What if there is another way? What if better health is achievable by implementing small, gradual changes? Obviously, in some cases more drastic action is needed – lifesaving interventions are necessary for some. However, a large group of people are teetering on the fringes of poor health. Not really ill (yet) but not truly well either. And for this group taking those small steps to better health might be just the ticket. But where and how to start you may ask as I did a few years ago on my return to fitness.
Have a look at this example – you might even recognise yourself in this. A person drinks 2 cups of tea per day, both with 2 teaspoons of sugar. And has a biscuit with every cup. Life’s too short, right? Over the course of a year this seemingly harmless habit adds up to a whopping 10,000 grams in sugar or close to 40,000 calories. Whaaat? Yes, you read that correctly. That is enough calories to feed the average woman for 20 days. Blimey! And most of us have these habits – it doesn’t have to be sugar in tea or daily biscuits. Large glass of wine after a long day at work, anyone?
Giving up those habits completely is a hard lifestyle change to sustain. Think about all the social occasions or celebrations where you would have to turn down food or the like. So what about just halving the amount of sugar, having one less biscuit each time? Yes, it may still take a little getting used to but it’s not as drastic as giving it up completely. Sticking to this new way of doing things will be much more manageable and forms a great platform for further changes. Meat-free Monday is another perfect example of embracing a healthier lifestyle without turning everything on its head.
And the same approach can be taken with exercise. UK government guidelines suggest 150 minutes of moderate aerobic activity per week and strength exercises on 2 or more days. I know that when I was inactive these guidelines appeared an insurmountable task. Setting smaller daily goals to me was the first step to forming better habits. Just starting by doing 5 squats a day or dancing in the kitchen for 5 minutes daily will make a difference. My goal was to get running again, so I went out not with the intention of running 5 miles but just to run for 2 minutes at a time. And after a month, increasing the amount or duration will feel much more doable. It did for me.

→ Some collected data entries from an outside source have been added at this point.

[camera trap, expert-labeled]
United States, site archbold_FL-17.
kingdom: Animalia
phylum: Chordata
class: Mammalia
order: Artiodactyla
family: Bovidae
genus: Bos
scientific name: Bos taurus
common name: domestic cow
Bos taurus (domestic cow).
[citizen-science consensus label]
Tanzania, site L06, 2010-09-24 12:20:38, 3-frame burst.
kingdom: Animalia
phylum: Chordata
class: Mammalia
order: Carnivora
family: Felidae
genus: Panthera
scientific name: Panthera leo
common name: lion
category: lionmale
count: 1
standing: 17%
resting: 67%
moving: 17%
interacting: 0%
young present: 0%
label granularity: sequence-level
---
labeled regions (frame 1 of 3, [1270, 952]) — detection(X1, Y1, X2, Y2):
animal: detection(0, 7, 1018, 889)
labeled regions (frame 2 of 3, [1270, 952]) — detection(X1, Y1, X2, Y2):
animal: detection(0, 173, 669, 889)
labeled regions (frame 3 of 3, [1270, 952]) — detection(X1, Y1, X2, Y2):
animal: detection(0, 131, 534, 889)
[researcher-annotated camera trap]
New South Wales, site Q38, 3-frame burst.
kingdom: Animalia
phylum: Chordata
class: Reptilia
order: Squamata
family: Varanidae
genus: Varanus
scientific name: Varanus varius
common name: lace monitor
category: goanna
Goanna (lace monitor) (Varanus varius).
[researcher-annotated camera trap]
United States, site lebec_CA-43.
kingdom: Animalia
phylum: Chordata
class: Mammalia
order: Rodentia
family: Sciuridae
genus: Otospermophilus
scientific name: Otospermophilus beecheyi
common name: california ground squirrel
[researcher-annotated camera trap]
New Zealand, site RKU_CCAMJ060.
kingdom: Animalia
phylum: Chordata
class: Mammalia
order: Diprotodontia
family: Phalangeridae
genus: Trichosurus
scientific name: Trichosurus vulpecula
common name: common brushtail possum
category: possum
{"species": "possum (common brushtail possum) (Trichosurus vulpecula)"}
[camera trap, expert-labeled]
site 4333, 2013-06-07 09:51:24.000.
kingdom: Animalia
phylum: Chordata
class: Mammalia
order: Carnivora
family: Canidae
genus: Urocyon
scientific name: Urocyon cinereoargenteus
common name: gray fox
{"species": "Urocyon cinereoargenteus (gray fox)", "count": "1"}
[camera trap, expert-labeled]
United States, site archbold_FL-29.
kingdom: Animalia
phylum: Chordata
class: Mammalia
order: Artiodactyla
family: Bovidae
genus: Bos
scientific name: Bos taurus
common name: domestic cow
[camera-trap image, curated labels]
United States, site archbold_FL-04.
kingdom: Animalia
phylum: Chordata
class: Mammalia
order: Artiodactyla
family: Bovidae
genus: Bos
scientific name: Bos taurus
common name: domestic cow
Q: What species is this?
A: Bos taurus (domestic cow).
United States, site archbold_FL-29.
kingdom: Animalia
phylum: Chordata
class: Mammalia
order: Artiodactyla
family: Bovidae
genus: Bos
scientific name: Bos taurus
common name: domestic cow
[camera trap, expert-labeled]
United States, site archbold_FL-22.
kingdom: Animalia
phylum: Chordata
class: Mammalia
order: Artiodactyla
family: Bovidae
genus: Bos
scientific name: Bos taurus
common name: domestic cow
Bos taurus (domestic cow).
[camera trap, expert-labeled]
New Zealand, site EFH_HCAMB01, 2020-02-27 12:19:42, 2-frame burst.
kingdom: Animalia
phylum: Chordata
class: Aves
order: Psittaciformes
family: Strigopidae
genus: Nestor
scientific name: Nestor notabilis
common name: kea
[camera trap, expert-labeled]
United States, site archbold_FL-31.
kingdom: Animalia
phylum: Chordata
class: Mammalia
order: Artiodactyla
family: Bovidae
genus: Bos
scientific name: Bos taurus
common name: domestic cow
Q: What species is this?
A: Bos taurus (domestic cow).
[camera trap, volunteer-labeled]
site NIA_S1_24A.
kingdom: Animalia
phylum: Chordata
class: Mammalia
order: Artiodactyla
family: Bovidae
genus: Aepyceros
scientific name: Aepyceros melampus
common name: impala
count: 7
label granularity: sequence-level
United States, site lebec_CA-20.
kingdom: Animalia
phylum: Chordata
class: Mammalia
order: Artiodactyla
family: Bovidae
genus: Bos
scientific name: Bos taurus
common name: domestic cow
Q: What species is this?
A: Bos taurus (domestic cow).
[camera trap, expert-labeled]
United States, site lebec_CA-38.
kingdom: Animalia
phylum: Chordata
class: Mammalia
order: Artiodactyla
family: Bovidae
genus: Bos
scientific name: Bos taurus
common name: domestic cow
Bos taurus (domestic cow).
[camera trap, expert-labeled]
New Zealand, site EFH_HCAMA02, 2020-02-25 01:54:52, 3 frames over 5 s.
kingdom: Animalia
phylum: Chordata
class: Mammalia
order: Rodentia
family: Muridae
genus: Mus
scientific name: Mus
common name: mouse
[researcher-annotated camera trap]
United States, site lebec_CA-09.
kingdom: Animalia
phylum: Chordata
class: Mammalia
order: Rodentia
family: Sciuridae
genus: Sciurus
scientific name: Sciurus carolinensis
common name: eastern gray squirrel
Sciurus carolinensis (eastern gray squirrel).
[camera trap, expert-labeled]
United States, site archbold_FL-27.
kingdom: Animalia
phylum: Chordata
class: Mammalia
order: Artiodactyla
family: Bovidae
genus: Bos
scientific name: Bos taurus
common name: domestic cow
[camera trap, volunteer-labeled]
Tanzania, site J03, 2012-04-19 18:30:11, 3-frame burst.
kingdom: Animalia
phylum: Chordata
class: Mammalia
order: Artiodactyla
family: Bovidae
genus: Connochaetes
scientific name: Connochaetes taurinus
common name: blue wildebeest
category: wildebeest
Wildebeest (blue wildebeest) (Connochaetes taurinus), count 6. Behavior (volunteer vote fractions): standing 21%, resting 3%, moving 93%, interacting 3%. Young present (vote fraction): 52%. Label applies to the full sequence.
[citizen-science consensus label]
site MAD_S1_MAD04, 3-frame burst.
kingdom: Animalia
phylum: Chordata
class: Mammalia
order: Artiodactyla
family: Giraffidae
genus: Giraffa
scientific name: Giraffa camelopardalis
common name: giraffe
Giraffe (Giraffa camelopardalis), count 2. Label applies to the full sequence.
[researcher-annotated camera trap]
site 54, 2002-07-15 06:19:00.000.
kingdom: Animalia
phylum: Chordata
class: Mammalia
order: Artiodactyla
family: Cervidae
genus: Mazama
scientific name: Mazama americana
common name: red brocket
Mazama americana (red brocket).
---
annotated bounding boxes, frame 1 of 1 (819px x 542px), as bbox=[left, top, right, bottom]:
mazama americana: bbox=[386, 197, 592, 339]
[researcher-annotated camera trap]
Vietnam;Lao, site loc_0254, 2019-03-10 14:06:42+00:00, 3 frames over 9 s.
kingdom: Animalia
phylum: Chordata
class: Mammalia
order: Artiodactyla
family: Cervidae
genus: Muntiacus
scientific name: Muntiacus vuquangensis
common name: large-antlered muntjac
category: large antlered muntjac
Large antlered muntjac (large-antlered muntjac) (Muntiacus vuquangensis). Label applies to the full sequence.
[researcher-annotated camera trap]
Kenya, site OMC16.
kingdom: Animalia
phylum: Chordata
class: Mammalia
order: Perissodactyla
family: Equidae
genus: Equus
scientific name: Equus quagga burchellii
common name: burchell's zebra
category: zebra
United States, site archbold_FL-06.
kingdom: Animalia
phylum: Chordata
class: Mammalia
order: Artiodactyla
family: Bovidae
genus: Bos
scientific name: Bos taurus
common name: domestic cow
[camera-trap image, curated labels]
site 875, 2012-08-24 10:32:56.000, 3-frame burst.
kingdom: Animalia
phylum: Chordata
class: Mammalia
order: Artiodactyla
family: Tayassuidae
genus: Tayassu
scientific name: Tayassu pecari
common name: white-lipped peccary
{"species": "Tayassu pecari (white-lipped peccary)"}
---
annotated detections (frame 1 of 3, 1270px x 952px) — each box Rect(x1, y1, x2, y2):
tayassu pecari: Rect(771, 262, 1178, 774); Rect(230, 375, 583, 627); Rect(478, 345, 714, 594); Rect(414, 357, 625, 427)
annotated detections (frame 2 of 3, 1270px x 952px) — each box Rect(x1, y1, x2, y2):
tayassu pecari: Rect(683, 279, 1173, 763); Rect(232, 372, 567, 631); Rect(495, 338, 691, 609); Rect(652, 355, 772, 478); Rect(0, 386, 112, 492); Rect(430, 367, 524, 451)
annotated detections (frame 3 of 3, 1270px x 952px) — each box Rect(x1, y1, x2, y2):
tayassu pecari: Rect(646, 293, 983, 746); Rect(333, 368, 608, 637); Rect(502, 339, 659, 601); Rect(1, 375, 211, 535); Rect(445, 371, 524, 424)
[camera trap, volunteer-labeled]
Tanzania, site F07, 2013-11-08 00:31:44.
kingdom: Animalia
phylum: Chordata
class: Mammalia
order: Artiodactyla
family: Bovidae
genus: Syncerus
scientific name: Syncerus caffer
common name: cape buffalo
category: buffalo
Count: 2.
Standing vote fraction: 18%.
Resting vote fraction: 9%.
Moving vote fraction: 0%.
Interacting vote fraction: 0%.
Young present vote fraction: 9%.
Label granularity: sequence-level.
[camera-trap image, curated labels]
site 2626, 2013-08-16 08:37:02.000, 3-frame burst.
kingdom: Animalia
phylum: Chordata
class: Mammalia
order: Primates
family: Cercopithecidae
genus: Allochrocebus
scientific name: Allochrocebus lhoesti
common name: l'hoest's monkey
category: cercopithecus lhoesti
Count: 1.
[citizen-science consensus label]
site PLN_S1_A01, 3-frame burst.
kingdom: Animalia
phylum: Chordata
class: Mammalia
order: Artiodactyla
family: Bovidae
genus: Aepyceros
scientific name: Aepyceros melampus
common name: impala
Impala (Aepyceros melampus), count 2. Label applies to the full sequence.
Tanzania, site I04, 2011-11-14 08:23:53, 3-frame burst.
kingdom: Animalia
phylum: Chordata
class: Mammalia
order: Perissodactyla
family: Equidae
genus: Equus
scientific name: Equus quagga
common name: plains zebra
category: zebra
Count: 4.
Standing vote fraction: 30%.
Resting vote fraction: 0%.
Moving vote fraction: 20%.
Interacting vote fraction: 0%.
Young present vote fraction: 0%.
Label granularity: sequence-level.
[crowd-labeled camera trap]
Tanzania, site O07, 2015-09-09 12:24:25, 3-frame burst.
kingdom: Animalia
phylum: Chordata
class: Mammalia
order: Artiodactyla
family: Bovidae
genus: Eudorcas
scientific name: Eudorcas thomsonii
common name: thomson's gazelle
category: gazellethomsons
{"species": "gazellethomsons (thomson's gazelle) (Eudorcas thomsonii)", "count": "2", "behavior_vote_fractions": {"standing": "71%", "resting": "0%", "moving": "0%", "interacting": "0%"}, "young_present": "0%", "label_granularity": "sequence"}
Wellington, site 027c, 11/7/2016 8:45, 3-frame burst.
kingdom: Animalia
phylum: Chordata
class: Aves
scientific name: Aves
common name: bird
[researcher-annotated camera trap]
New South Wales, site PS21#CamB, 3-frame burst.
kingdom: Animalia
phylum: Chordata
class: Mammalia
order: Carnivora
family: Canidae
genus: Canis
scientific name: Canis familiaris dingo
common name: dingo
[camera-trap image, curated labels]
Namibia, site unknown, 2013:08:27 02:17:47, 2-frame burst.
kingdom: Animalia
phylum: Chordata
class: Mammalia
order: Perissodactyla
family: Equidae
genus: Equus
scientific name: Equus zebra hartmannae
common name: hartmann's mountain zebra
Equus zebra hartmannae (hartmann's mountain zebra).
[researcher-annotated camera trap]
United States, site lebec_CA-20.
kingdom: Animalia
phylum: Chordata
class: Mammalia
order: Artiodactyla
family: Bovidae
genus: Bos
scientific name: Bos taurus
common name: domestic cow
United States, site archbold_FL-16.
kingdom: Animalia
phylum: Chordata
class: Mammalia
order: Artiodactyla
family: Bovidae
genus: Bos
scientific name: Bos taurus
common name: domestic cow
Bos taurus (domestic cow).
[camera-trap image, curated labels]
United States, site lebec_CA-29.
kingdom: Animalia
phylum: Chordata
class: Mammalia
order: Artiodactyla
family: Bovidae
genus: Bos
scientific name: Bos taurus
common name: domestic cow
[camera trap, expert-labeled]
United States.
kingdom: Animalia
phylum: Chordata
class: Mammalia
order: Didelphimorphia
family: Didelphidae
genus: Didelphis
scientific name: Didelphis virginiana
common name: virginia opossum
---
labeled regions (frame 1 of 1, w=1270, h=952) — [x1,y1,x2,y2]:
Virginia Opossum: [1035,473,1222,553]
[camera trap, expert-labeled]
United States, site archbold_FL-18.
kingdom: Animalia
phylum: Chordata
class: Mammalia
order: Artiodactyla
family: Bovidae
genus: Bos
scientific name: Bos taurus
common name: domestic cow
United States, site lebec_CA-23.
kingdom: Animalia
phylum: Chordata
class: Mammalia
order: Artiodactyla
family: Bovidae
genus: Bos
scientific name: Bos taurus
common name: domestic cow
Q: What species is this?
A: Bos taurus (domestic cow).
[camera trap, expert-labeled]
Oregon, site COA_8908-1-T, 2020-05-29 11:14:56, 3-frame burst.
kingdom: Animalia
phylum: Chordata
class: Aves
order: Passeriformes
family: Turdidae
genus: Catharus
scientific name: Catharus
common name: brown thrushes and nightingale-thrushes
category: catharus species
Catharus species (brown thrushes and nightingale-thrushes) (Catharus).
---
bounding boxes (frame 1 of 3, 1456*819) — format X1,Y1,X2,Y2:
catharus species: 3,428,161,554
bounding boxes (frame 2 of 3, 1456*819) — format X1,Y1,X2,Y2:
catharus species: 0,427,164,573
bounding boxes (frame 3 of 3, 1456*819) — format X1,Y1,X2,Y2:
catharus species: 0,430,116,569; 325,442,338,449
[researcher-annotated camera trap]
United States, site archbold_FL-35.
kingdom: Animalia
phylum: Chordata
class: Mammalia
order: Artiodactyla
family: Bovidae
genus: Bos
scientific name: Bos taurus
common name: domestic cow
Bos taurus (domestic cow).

Many people are put off from making positive changes to improve their health because the mountain seems too big to climb or they don’t know where to start. Or they go all in on some crazy plan with big promises of success that makes them yo-yo or stop altogether. Either way, nothing permanently changes – how frustrating.
Beginning with tiny steps may not be the advice in the latest diet or exercise book. It could, however, be the winning formula for improving your health for good. Start now and give it a go, one small step at a time.